Faulty Expectations = Unfulfilled Results!
Wow, this is a broad topic worthy of a entire book for a more comprehensive analysis. Good news is that’s exactly what I’ll be doing by 2017. I’m committed to releasing this sage publication on the contractors / client dynamic sometime next year. But for now I’ll just touch on a few basic thoughts that may provide some clarity for those frustrated with the process of finding wisdom in the world of construction, and the projects we all “Want” to see be successful.
Let’s start out by looking at the definition of expectation first, “A strong belief that something will happen or that someone will achieve something in the near future.” Sound Great! But what if your own expectation is based on a false premise. Who is to blame if YOU, all by yourself, and without reasonable consideration of facts, were the one that conjured up this wonderfully, beautiful, self-serving erroneous expectation just because it felt sooooo… right to YOU? Well, if you were only expecting something better from yourself then you would only have yourself to blame, but all too often when “We” (yes, that includes me) inappropriately expect something of others, we now have someone else to blame. Truth is though… we ourselves are still the ones to blame. Humility is the only gate keeper of conscience here, so determine for yourself whether defending the honor of your ego will ever make it right with the other person.
Herb Cohen, master negotiator and best selling author on negotiating & selling, coined the phase “Win-Win” to describe the most favorable resolution when negotiating with others. Most of us, however, end up devolving into a verbal sparing match in hopes of achieving a “Win-Lose” outcome over our opponent; some will even say whatever it takes to avoid the dreaded “Lose-Win” nightmare of our egos. The real tragedy is that most of these self-serving, childish debates result in a “Lose-Lose” stalemate that prove to satisfy neither person’s interests. As an example, some have suggested and believe that everyone who goes to court is a loser… no matter which party the final judgment allegedly favors.
The operative word in this blog is “Expectation.” Are YOU starting to understand why it was written in the first place? Here’s a clue, this blog is not entitled “REASONABLE NEEDS of clients and contractors!” Ask yourself, “Am I reasonable?” Reasonableness in this case can be thought of from two different perspectives. First, is your point of view reasonable or is it selfishly demanding at the expense of others? Second, are you willing to truly listen to and consider the value of the other person’s reason and point of view or are you arrogantly dismissive?

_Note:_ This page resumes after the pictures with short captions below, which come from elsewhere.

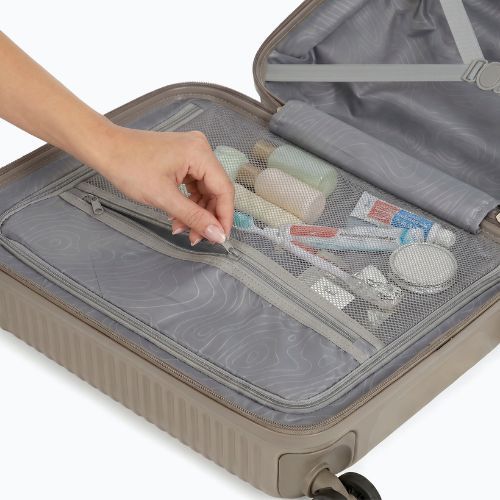 Rankinė kelioninė KADVA Palero 38 l smėlio spalvos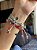 Kit de Pulseiras Vermelha e Prateada - Imagem 5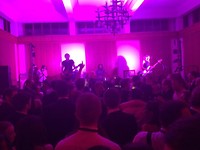 The band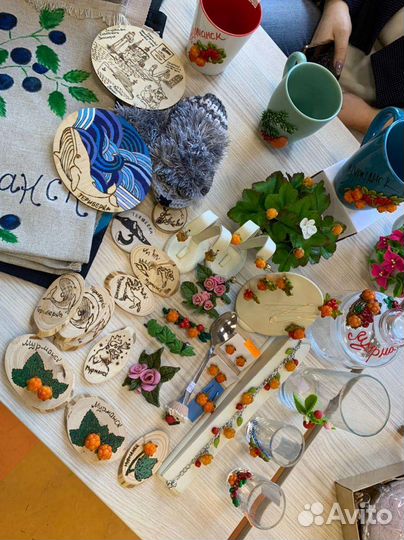 Сувениры ручной работы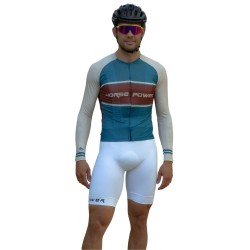 Camisa Ciclismo Manga Longa Horse Power Bike F1023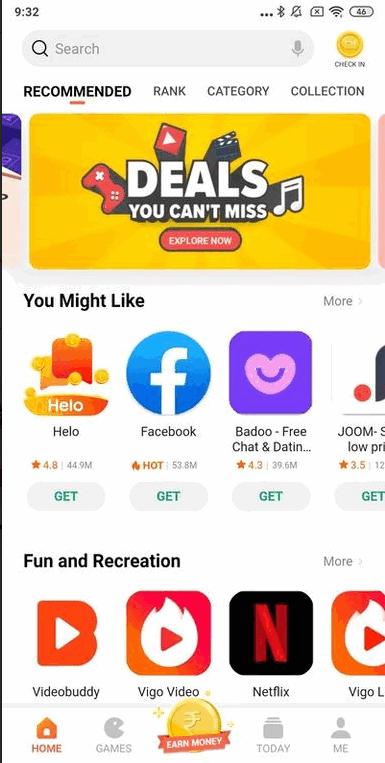 小米应用商店国际版(GetApps)安卓39.4.9.0 最新版 v4.4.1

Both Gandhi & Martin Luther King were resolved in their determination to see each of their own personal goals and dreams come to fruition, but never at the expense another person’s rights. In fact, if you were to carefully listen to any of the speeches they gave or took the time to survey their many writings, it should be easy to tell that these life long quests could only be won if all parties involved would agree on the mutual respect of one another. Both of these men were on a much larger global platform than any of us will likely ever know. In comparison, is it not far simpler for you & I then to come to a fair and reasonable “Win-Win” resolution when having to negotiate with only one another? Mastery over the behavior of first seeking to understand, then to be understood will often disarm a persons defensive posture. When this is earned, the possibility of a true “Win-Win” negotiating has begun.
Contractors should understand that the client NEEDS to feel trust in the professional knowledge, skill set and integrity of the contractors they are selecting, knowing that their building project is in the capable hands of someone who is respectful of both property and person, as well as being honorable to the agreed upon contract. I doubt any contractor would “Expect” anything less when they are in the position of consumer.
Clients should understand that contractors are not employees, charities, psychologists, teachers or mind readers. The contract is a business transaction. It is not reasonable to expect more quality, product, or service time for the same amount of money or less. It’s simple math. More “X” cost more money, otherwise it’s at the contractor’s expense. I doubt any client would be willing to work two weeks at their respective job for only one week’s pay.
On a personal note, I’ve been doing construction for decades. Clients with very little experience in the construction process often approach conversations with their contractors from a place of fear and insecurity. I’ve had to talk many clients off the ledge of unrealistic dark place their own minds took them to. I’ve also had to endure the presumptuousness of some clients who thought they knew as much as me after having been through or attempting one or two projects of their own. In addition, there have been countless times when I’ve had to repair work from other “Accomplished” contractors who don’t have enough self-respect to even look up the meaning of the term work ethic, proving that money is not what makes a person practice honor. Unfortunately, there will be times when it’s not possible to reason with those that are unreasonable. But for the most part, it’s better to listen and understand more than you talk to be heard. In my experience, the end result is not only much more harmonious for both parties, sometimes the resolution proves to exceed both parties expectations. Bet you weren’t expecting that?